Salman bin Abdulaziz Al SaudLa guerra dell’ Iraq, della Siria e quella nello Yemen stanno facendo una vittima inaspettata, ovvero l’Arabia Saudita grande cassiere  delle avventure neo coloniali occidentali, ufficiale pagatore del terrorismo e grande protettore del waabismo -salafismo ossia della interpretazione ultraconservatrice e integralista dell’Islam all’origine del jiahdismo e  che per quanto possa sembrare strano ha avuto uno dei suoi motori non nel deserto della penisola arabica, ma a Culver City un sobborgo di Los Angeles e famosa città del cinema ( ci hanno persino girato Via col vento), con la fondazione di una delle prime e più importanti madrase di questa corrente, guarda caso proprio nel periodo dell’invasione sovietica dell’ Afganistan. Tutto si tiene e sarebbe affascinante indagare a fondo su questi legami così apparentemente impropri e paradossali, ma questo ci porterebbe troppo lontano dal tema.

Fatto sta che con il petrolio a basso prezzo il regime di Riad si trova in una crisi gravissima: le enormi spese militari per l’aggressione allo Yemen non hanno ottenuto i risultati sperati, nonostante le stragi e oltre alle casse stanno vuotando la credibilità del regime, l’appoggio finanziario al caos in Medioriente con l’affaire siriano e l’Isis rischia di fare la stessa fine, così come il sostegno a quella specie di Nato araba che la casa reale si è messa in testa di fomentare o le  notevoli spese per il sostegno ai candidati amici nelle elezioni occidentali, ieri la Clinton, oggi Macron in Francia oppure a governi disposti ad appoggiare l’aggressione yemenita. Nonostante il mare di oro nero su cui il Paese galleggia nel 2015 il deficit è stato di  87 miliardi, di 98 nel 2016 e si pensa di portarlo a 57 quest’anno, ma colpendo al cuore le spese assistenziali ovvero quelle che garantiscono il sostegno al regime. La situazione è talmente degradata che a fine febbraio l’Arabia Saudita ha chiesto un prestito di 10 miliardi di dollari al Kuwait che glielo ha rifiutato, respingendo successivamente anche le pretese di Riad sull’interruzione dei rapporti diplomatici con l’Iran: anzi il piccolo emirato ha inviato a Teheran una delegazione e ospitato il presidente iraniano Rouhani.

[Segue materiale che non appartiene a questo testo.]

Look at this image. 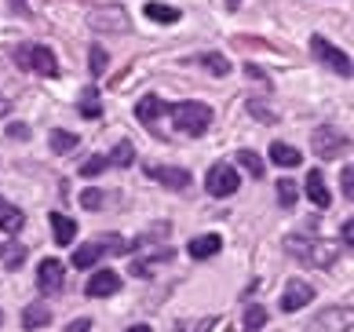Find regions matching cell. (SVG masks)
<instances>
[{
  "instance_id": "cell-1",
  "label": "cell",
  "mask_w": 354,
  "mask_h": 332,
  "mask_svg": "<svg viewBox=\"0 0 354 332\" xmlns=\"http://www.w3.org/2000/svg\"><path fill=\"white\" fill-rule=\"evenodd\" d=\"M281 245L288 256H296L299 263H310V267H333V259L339 256L336 241H322L314 234H288Z\"/></svg>"
},
{
  "instance_id": "cell-2",
  "label": "cell",
  "mask_w": 354,
  "mask_h": 332,
  "mask_svg": "<svg viewBox=\"0 0 354 332\" xmlns=\"http://www.w3.org/2000/svg\"><path fill=\"white\" fill-rule=\"evenodd\" d=\"M172 124L179 136H205L208 124H212V110H208L205 102H179L172 106Z\"/></svg>"
},
{
  "instance_id": "cell-3",
  "label": "cell",
  "mask_w": 354,
  "mask_h": 332,
  "mask_svg": "<svg viewBox=\"0 0 354 332\" xmlns=\"http://www.w3.org/2000/svg\"><path fill=\"white\" fill-rule=\"evenodd\" d=\"M11 62H15L19 70H37L41 77H59V59L51 55L48 48H41V44H19V48H11Z\"/></svg>"
},
{
  "instance_id": "cell-4",
  "label": "cell",
  "mask_w": 354,
  "mask_h": 332,
  "mask_svg": "<svg viewBox=\"0 0 354 332\" xmlns=\"http://www.w3.org/2000/svg\"><path fill=\"white\" fill-rule=\"evenodd\" d=\"M347 136L339 128H333V124H322V128H314L310 131V150L318 154V157H325V161H333V157H339L347 150Z\"/></svg>"
},
{
  "instance_id": "cell-5",
  "label": "cell",
  "mask_w": 354,
  "mask_h": 332,
  "mask_svg": "<svg viewBox=\"0 0 354 332\" xmlns=\"http://www.w3.org/2000/svg\"><path fill=\"white\" fill-rule=\"evenodd\" d=\"M310 51H314V55H318L325 66H329V70H336L339 77H351V59H347V51H339L336 44L325 41V37L314 33V37H310Z\"/></svg>"
},
{
  "instance_id": "cell-6",
  "label": "cell",
  "mask_w": 354,
  "mask_h": 332,
  "mask_svg": "<svg viewBox=\"0 0 354 332\" xmlns=\"http://www.w3.org/2000/svg\"><path fill=\"white\" fill-rule=\"evenodd\" d=\"M238 172H234L230 165H212L208 168V176H205V190L212 194V197H230L234 190H238Z\"/></svg>"
},
{
  "instance_id": "cell-7",
  "label": "cell",
  "mask_w": 354,
  "mask_h": 332,
  "mask_svg": "<svg viewBox=\"0 0 354 332\" xmlns=\"http://www.w3.org/2000/svg\"><path fill=\"white\" fill-rule=\"evenodd\" d=\"M106 248H117V252H121V248H124V241H121V237H106V241H88V245H77V252H73V267H77V270L95 267L99 256H102Z\"/></svg>"
},
{
  "instance_id": "cell-8",
  "label": "cell",
  "mask_w": 354,
  "mask_h": 332,
  "mask_svg": "<svg viewBox=\"0 0 354 332\" xmlns=\"http://www.w3.org/2000/svg\"><path fill=\"white\" fill-rule=\"evenodd\" d=\"M91 30H106V33H128V11L124 8H95L88 15Z\"/></svg>"
},
{
  "instance_id": "cell-9",
  "label": "cell",
  "mask_w": 354,
  "mask_h": 332,
  "mask_svg": "<svg viewBox=\"0 0 354 332\" xmlns=\"http://www.w3.org/2000/svg\"><path fill=\"white\" fill-rule=\"evenodd\" d=\"M310 299H314V288L307 282H299V277H292V282L285 285V292H281V311L285 314H296L299 307H307Z\"/></svg>"
},
{
  "instance_id": "cell-10",
  "label": "cell",
  "mask_w": 354,
  "mask_h": 332,
  "mask_svg": "<svg viewBox=\"0 0 354 332\" xmlns=\"http://www.w3.org/2000/svg\"><path fill=\"white\" fill-rule=\"evenodd\" d=\"M37 285H41L44 296H59L62 292V263L48 256L41 267H37Z\"/></svg>"
},
{
  "instance_id": "cell-11",
  "label": "cell",
  "mask_w": 354,
  "mask_h": 332,
  "mask_svg": "<svg viewBox=\"0 0 354 332\" xmlns=\"http://www.w3.org/2000/svg\"><path fill=\"white\" fill-rule=\"evenodd\" d=\"M172 256H176V252L168 248V245H165V248H153L150 256H136V259H132V274H136V277H153L157 267H165Z\"/></svg>"
},
{
  "instance_id": "cell-12",
  "label": "cell",
  "mask_w": 354,
  "mask_h": 332,
  "mask_svg": "<svg viewBox=\"0 0 354 332\" xmlns=\"http://www.w3.org/2000/svg\"><path fill=\"white\" fill-rule=\"evenodd\" d=\"M150 172V179H157L161 187H168V190H187L190 187V172L187 168H147Z\"/></svg>"
},
{
  "instance_id": "cell-13",
  "label": "cell",
  "mask_w": 354,
  "mask_h": 332,
  "mask_svg": "<svg viewBox=\"0 0 354 332\" xmlns=\"http://www.w3.org/2000/svg\"><path fill=\"white\" fill-rule=\"evenodd\" d=\"M117 288H121V277H117L113 270H99V274L88 282V288H84V292H88L91 299H102V296H113Z\"/></svg>"
},
{
  "instance_id": "cell-14",
  "label": "cell",
  "mask_w": 354,
  "mask_h": 332,
  "mask_svg": "<svg viewBox=\"0 0 354 332\" xmlns=\"http://www.w3.org/2000/svg\"><path fill=\"white\" fill-rule=\"evenodd\" d=\"M48 223H51V234H55V245H73V237H77V223L70 219V216H62V212H51L48 216Z\"/></svg>"
},
{
  "instance_id": "cell-15",
  "label": "cell",
  "mask_w": 354,
  "mask_h": 332,
  "mask_svg": "<svg viewBox=\"0 0 354 332\" xmlns=\"http://www.w3.org/2000/svg\"><path fill=\"white\" fill-rule=\"evenodd\" d=\"M223 248V237L219 234H201V237H190V245L187 252L194 259H208V256H216V252Z\"/></svg>"
},
{
  "instance_id": "cell-16",
  "label": "cell",
  "mask_w": 354,
  "mask_h": 332,
  "mask_svg": "<svg viewBox=\"0 0 354 332\" xmlns=\"http://www.w3.org/2000/svg\"><path fill=\"white\" fill-rule=\"evenodd\" d=\"M307 197L314 201V208H329L333 205V194L325 190V179H322L318 168H310V176H307Z\"/></svg>"
},
{
  "instance_id": "cell-17",
  "label": "cell",
  "mask_w": 354,
  "mask_h": 332,
  "mask_svg": "<svg viewBox=\"0 0 354 332\" xmlns=\"http://www.w3.org/2000/svg\"><path fill=\"white\" fill-rule=\"evenodd\" d=\"M77 110H81L88 121H99V117H102V102H99V88H95V84H84V88H81Z\"/></svg>"
},
{
  "instance_id": "cell-18",
  "label": "cell",
  "mask_w": 354,
  "mask_h": 332,
  "mask_svg": "<svg viewBox=\"0 0 354 332\" xmlns=\"http://www.w3.org/2000/svg\"><path fill=\"white\" fill-rule=\"evenodd\" d=\"M22 325H26V329H44V325H51L48 303H30V307L22 311Z\"/></svg>"
},
{
  "instance_id": "cell-19",
  "label": "cell",
  "mask_w": 354,
  "mask_h": 332,
  "mask_svg": "<svg viewBox=\"0 0 354 332\" xmlns=\"http://www.w3.org/2000/svg\"><path fill=\"white\" fill-rule=\"evenodd\" d=\"M270 161L278 165V168H296L299 161H304V157H299V150H296V146L274 142V146H270Z\"/></svg>"
},
{
  "instance_id": "cell-20",
  "label": "cell",
  "mask_w": 354,
  "mask_h": 332,
  "mask_svg": "<svg viewBox=\"0 0 354 332\" xmlns=\"http://www.w3.org/2000/svg\"><path fill=\"white\" fill-rule=\"evenodd\" d=\"M22 223H26V216L15 208V205H8L4 197H0V227H4L8 234H19L22 230Z\"/></svg>"
},
{
  "instance_id": "cell-21",
  "label": "cell",
  "mask_w": 354,
  "mask_h": 332,
  "mask_svg": "<svg viewBox=\"0 0 354 332\" xmlns=\"http://www.w3.org/2000/svg\"><path fill=\"white\" fill-rule=\"evenodd\" d=\"M147 19H153V22H161V26H172V22H179V8H172V4H157V0H150L147 8Z\"/></svg>"
},
{
  "instance_id": "cell-22",
  "label": "cell",
  "mask_w": 354,
  "mask_h": 332,
  "mask_svg": "<svg viewBox=\"0 0 354 332\" xmlns=\"http://www.w3.org/2000/svg\"><path fill=\"white\" fill-rule=\"evenodd\" d=\"M136 117H139L142 124H153L157 117H161V99H157V95H142L136 102Z\"/></svg>"
},
{
  "instance_id": "cell-23",
  "label": "cell",
  "mask_w": 354,
  "mask_h": 332,
  "mask_svg": "<svg viewBox=\"0 0 354 332\" xmlns=\"http://www.w3.org/2000/svg\"><path fill=\"white\" fill-rule=\"evenodd\" d=\"M106 161L113 165V168H132V161H136V146L128 142V139H121L113 146V154L106 157Z\"/></svg>"
},
{
  "instance_id": "cell-24",
  "label": "cell",
  "mask_w": 354,
  "mask_h": 332,
  "mask_svg": "<svg viewBox=\"0 0 354 332\" xmlns=\"http://www.w3.org/2000/svg\"><path fill=\"white\" fill-rule=\"evenodd\" d=\"M322 322L329 325L325 332H347V329H351V307H344V311H336V307H333V311H325V314H322Z\"/></svg>"
},
{
  "instance_id": "cell-25",
  "label": "cell",
  "mask_w": 354,
  "mask_h": 332,
  "mask_svg": "<svg viewBox=\"0 0 354 332\" xmlns=\"http://www.w3.org/2000/svg\"><path fill=\"white\" fill-rule=\"evenodd\" d=\"M0 259H4L8 270H19L22 263H26V248H22L19 241H8L4 248H0Z\"/></svg>"
},
{
  "instance_id": "cell-26",
  "label": "cell",
  "mask_w": 354,
  "mask_h": 332,
  "mask_svg": "<svg viewBox=\"0 0 354 332\" xmlns=\"http://www.w3.org/2000/svg\"><path fill=\"white\" fill-rule=\"evenodd\" d=\"M198 62L205 66V70H212L216 77H227V73H230V59L216 55V51H201V55H198Z\"/></svg>"
},
{
  "instance_id": "cell-27",
  "label": "cell",
  "mask_w": 354,
  "mask_h": 332,
  "mask_svg": "<svg viewBox=\"0 0 354 332\" xmlns=\"http://www.w3.org/2000/svg\"><path fill=\"white\" fill-rule=\"evenodd\" d=\"M51 150H55V154L77 150V136H73V131H66V128H55V131H51Z\"/></svg>"
},
{
  "instance_id": "cell-28",
  "label": "cell",
  "mask_w": 354,
  "mask_h": 332,
  "mask_svg": "<svg viewBox=\"0 0 354 332\" xmlns=\"http://www.w3.org/2000/svg\"><path fill=\"white\" fill-rule=\"evenodd\" d=\"M238 165L248 168L256 179H263V172H267V168H263V157H259L256 150H238Z\"/></svg>"
},
{
  "instance_id": "cell-29",
  "label": "cell",
  "mask_w": 354,
  "mask_h": 332,
  "mask_svg": "<svg viewBox=\"0 0 354 332\" xmlns=\"http://www.w3.org/2000/svg\"><path fill=\"white\" fill-rule=\"evenodd\" d=\"M241 325H245V332H259V329L267 325V311H263V307H248Z\"/></svg>"
},
{
  "instance_id": "cell-30",
  "label": "cell",
  "mask_w": 354,
  "mask_h": 332,
  "mask_svg": "<svg viewBox=\"0 0 354 332\" xmlns=\"http://www.w3.org/2000/svg\"><path fill=\"white\" fill-rule=\"evenodd\" d=\"M278 205L281 208H292L296 205V183L292 179H278Z\"/></svg>"
},
{
  "instance_id": "cell-31",
  "label": "cell",
  "mask_w": 354,
  "mask_h": 332,
  "mask_svg": "<svg viewBox=\"0 0 354 332\" xmlns=\"http://www.w3.org/2000/svg\"><path fill=\"white\" fill-rule=\"evenodd\" d=\"M110 168V161L102 154H95V157H88L84 161V168H81V176H88V179H95V176H102V172Z\"/></svg>"
},
{
  "instance_id": "cell-32",
  "label": "cell",
  "mask_w": 354,
  "mask_h": 332,
  "mask_svg": "<svg viewBox=\"0 0 354 332\" xmlns=\"http://www.w3.org/2000/svg\"><path fill=\"white\" fill-rule=\"evenodd\" d=\"M106 62H110V59H106V51H102L99 44H91V48H88V66H91V73H95V77L106 70Z\"/></svg>"
},
{
  "instance_id": "cell-33",
  "label": "cell",
  "mask_w": 354,
  "mask_h": 332,
  "mask_svg": "<svg viewBox=\"0 0 354 332\" xmlns=\"http://www.w3.org/2000/svg\"><path fill=\"white\" fill-rule=\"evenodd\" d=\"M102 197H106L102 190H84V194H81V205H84L88 212H99V208H102Z\"/></svg>"
},
{
  "instance_id": "cell-34",
  "label": "cell",
  "mask_w": 354,
  "mask_h": 332,
  "mask_svg": "<svg viewBox=\"0 0 354 332\" xmlns=\"http://www.w3.org/2000/svg\"><path fill=\"white\" fill-rule=\"evenodd\" d=\"M339 187H344V197L351 201V197H354V168H351V165L339 172Z\"/></svg>"
},
{
  "instance_id": "cell-35",
  "label": "cell",
  "mask_w": 354,
  "mask_h": 332,
  "mask_svg": "<svg viewBox=\"0 0 354 332\" xmlns=\"http://www.w3.org/2000/svg\"><path fill=\"white\" fill-rule=\"evenodd\" d=\"M8 139H15V142H22V139H30V124H22V121H15V124H8Z\"/></svg>"
},
{
  "instance_id": "cell-36",
  "label": "cell",
  "mask_w": 354,
  "mask_h": 332,
  "mask_svg": "<svg viewBox=\"0 0 354 332\" xmlns=\"http://www.w3.org/2000/svg\"><path fill=\"white\" fill-rule=\"evenodd\" d=\"M248 110H252V113L259 117V121H267V124H270V121H278L274 113H267V106H263V102H248Z\"/></svg>"
},
{
  "instance_id": "cell-37",
  "label": "cell",
  "mask_w": 354,
  "mask_h": 332,
  "mask_svg": "<svg viewBox=\"0 0 354 332\" xmlns=\"http://www.w3.org/2000/svg\"><path fill=\"white\" fill-rule=\"evenodd\" d=\"M212 325H216L212 317H201L198 325H179V332H208V329H212Z\"/></svg>"
},
{
  "instance_id": "cell-38",
  "label": "cell",
  "mask_w": 354,
  "mask_h": 332,
  "mask_svg": "<svg viewBox=\"0 0 354 332\" xmlns=\"http://www.w3.org/2000/svg\"><path fill=\"white\" fill-rule=\"evenodd\" d=\"M339 234H344V248H351V241H354V223L347 219V223H344V230H339Z\"/></svg>"
},
{
  "instance_id": "cell-39",
  "label": "cell",
  "mask_w": 354,
  "mask_h": 332,
  "mask_svg": "<svg viewBox=\"0 0 354 332\" xmlns=\"http://www.w3.org/2000/svg\"><path fill=\"white\" fill-rule=\"evenodd\" d=\"M88 329H91L88 317H81V322H70V325H66V332H88Z\"/></svg>"
},
{
  "instance_id": "cell-40",
  "label": "cell",
  "mask_w": 354,
  "mask_h": 332,
  "mask_svg": "<svg viewBox=\"0 0 354 332\" xmlns=\"http://www.w3.org/2000/svg\"><path fill=\"white\" fill-rule=\"evenodd\" d=\"M124 332H153L150 325H132V329H124Z\"/></svg>"
},
{
  "instance_id": "cell-41",
  "label": "cell",
  "mask_w": 354,
  "mask_h": 332,
  "mask_svg": "<svg viewBox=\"0 0 354 332\" xmlns=\"http://www.w3.org/2000/svg\"><path fill=\"white\" fill-rule=\"evenodd\" d=\"M11 8H15V11H26V0H11Z\"/></svg>"
},
{
  "instance_id": "cell-42",
  "label": "cell",
  "mask_w": 354,
  "mask_h": 332,
  "mask_svg": "<svg viewBox=\"0 0 354 332\" xmlns=\"http://www.w3.org/2000/svg\"><path fill=\"white\" fill-rule=\"evenodd\" d=\"M4 110H8V99H4V95H0V113H4Z\"/></svg>"
},
{
  "instance_id": "cell-43",
  "label": "cell",
  "mask_w": 354,
  "mask_h": 332,
  "mask_svg": "<svg viewBox=\"0 0 354 332\" xmlns=\"http://www.w3.org/2000/svg\"><path fill=\"white\" fill-rule=\"evenodd\" d=\"M241 4V0H227V8H238Z\"/></svg>"
},
{
  "instance_id": "cell-44",
  "label": "cell",
  "mask_w": 354,
  "mask_h": 332,
  "mask_svg": "<svg viewBox=\"0 0 354 332\" xmlns=\"http://www.w3.org/2000/svg\"><path fill=\"white\" fill-rule=\"evenodd\" d=\"M0 322H4V314H0Z\"/></svg>"
}]
</instances>
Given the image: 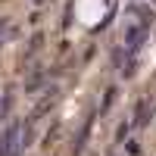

Insomma è come se un castello di sabbia venisse aggredito lentamente dall’alta marea, tanto più che anche le mosse di emergenza messe in atto dal deus ex machina della monarchia, ovvero il principe Mohammad bin Salman, appaiono difficoltose, come per esempio la vendita dell’azienda petrolifera di Stato Aramco, valutata sulla carta 2000 miliardi di dollari, ma quotata un quarto di quel valore: tutti sanno che continuando su questa strada la compagnia finirà per essere svenduta e i possibili compratori aspettano di vedere il cadavere che scorre lungo il fiume. Insomma L’Arabia saudita ha visto fallire uno dopo l’altro i suoi obiettivi, compresa la strenua battaglia per impedire gli accordi di Vienna e la fallimentare guerra del petrolio con l’Iran conclusasi con l’intermediazione di Mosca, mentre per la prima volta ha subito una pesante sconfitta all’interno dell’Opec di cui tradizionalmente guidava le decisioni. Sarebbe interessante ipotizzare quali sarebbero le conseguenze di una scomparsa della monarchia più arcaica al mondo e forse anche di un Paese che è diventato col tempo una cruna dell’ago attraverso il quale passa ogni schifezza, che è una persistente copertura delle operazioni politiche neoliberiste, un elemento essenziale per nascondere la creazione di caos e una sorta di factotum e di riserva indiana degli Usa, tanto da arrivare ad ospitare i prigionieri di Guantanamo che probabilmente essa stessa aveva foraggiato.

Ma per il momento  è sufficiente notare come il rapido dissolversi della influenza saudita, lo sgretolarsi della sua potenza finanziaria e di conseguenza l’appoggio interno alla monarchia, siano paralleli al declino del mondo unipolare, il sintomo dello sfaldarsi lento e drammatico del mondo costruito attorno alla fine della storia.